本文 ▸

見出し画像

23歳無職、大阪から東京まで歩く【前日譚】

2023年3月14日。家具が一通り揃い、引っ越し作業もある程度落ち着いた。

仕事は4月3日から始まる。ダンボール出したり近所散策したり仕事の勉強したり、WBC見たりしなきゃなーと考える一方、とある考えが浮かぶ。

「明日大阪出発すれば仕事始まるまでに歩いて東京戻ってこれるんじゃない?」

この時は本当に冗談交じりの考え、というかほぼ冗談。
なんせ思いついただけだし当然一切の準備をしてない。

しかも3週間後には仕事が始まる。
体調は万全の状態で臨まなければならない。

時間的余裕を考えても、旅先で病気をすれば一発アウトの強制送還。あと家でお菓子を食べながら侍ジャパンの応援したい。今回のメンツ豪華だし。

まぁ、普通に考えて無理だよな。と眠りにつく。


翌日3月15日

冗談で思いついたことなのに、どうしても昨日の馬鹿な考えが頭から離れない。

先人達のブログを参考にすると、かかる日数は大体16日。3月31日に到着するには、明日3月16日に出発する必要がある。

逆に言えば、遅くとも明日中に出発しなければこの旅の達成は無理。

気が付けばスケジュールを考え始めている。
いや考えたところで無理でしょ。

こういう大掛かりな旅って数か月前から日程決めて、一週間前から荷物確認して、ルート下調べして、それぐらい念入りにやらないといけないものだろう。

でも、時間・金・体力の3つが揃っているのは、恐らく20代かつ無職の今だけ。今やらなかったら、次にチャンスが来るのは何年後だ。

課題 ▸
大阪から東京まで歩く旅の前日譚を記した本文のうち、「仕事は4月3日から始まる。ダ」から「しかも3週間後には仕事が始まる。」までを一字一句違えずに書き写しなさい。

データ抜粋 ▸

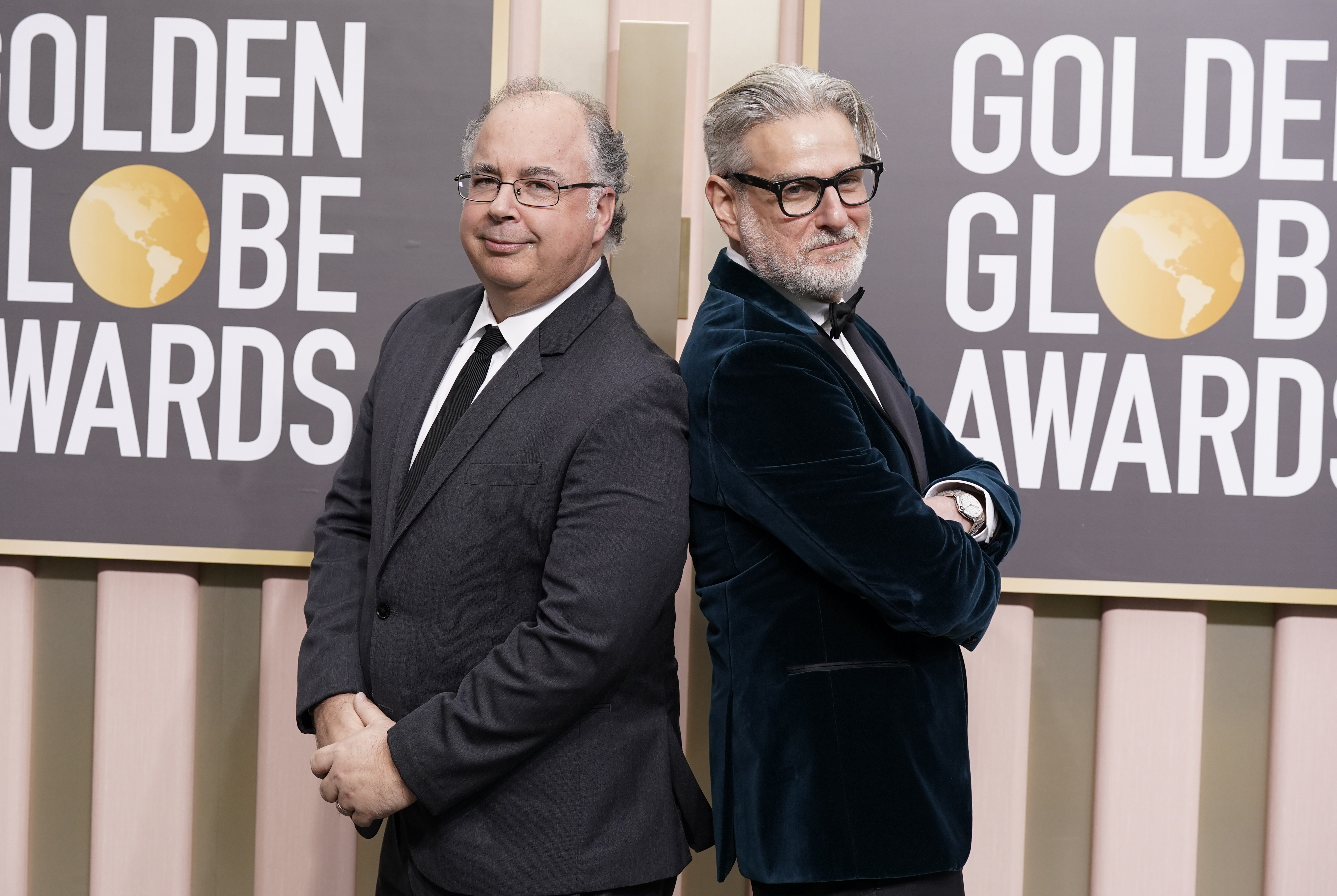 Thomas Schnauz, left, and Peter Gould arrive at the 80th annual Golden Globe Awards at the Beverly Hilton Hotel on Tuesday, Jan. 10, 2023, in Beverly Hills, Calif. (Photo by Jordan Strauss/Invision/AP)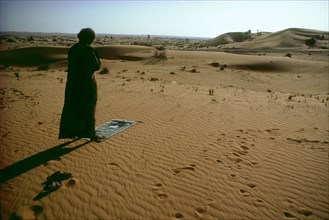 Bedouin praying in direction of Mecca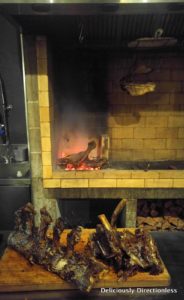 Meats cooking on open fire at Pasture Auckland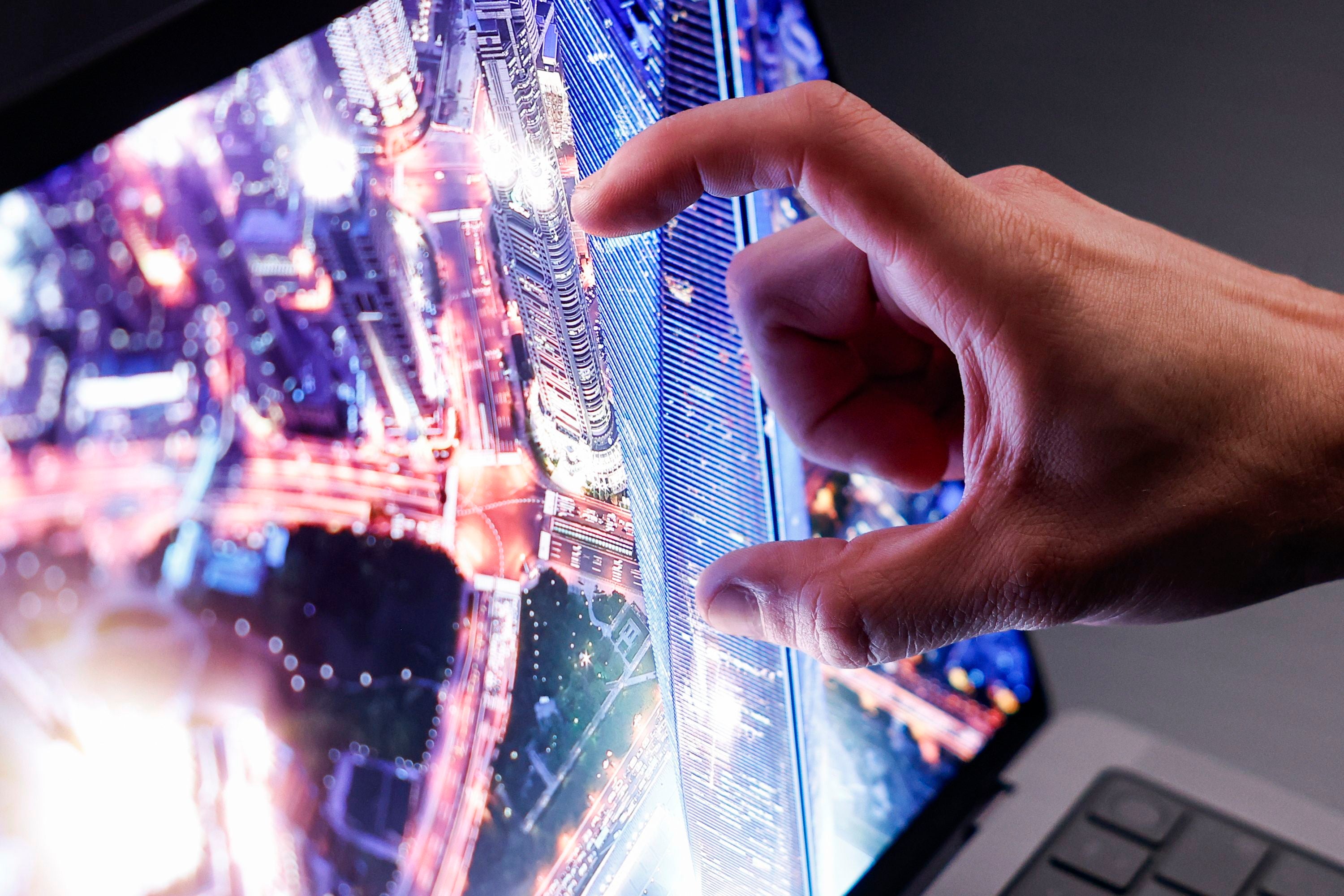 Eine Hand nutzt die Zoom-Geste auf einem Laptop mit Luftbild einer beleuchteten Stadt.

本問の解答 ▸
仕事は4月3日から始まる。ダンボール出したり近所散策したり仕事の勉強したり、WBC見たりしなきゃなーと考える一方、とある考えが浮かぶ。

「明日大阪出発すれば仕事始まるまでに歩いて東京戻ってこれるんじゃない?」

この時は本当に冗談交じりの考え、というかほぼ冗談。
なんせ思いついただけだし当然一切の準備をしてない。

しかも3週間後には仕事が始まる。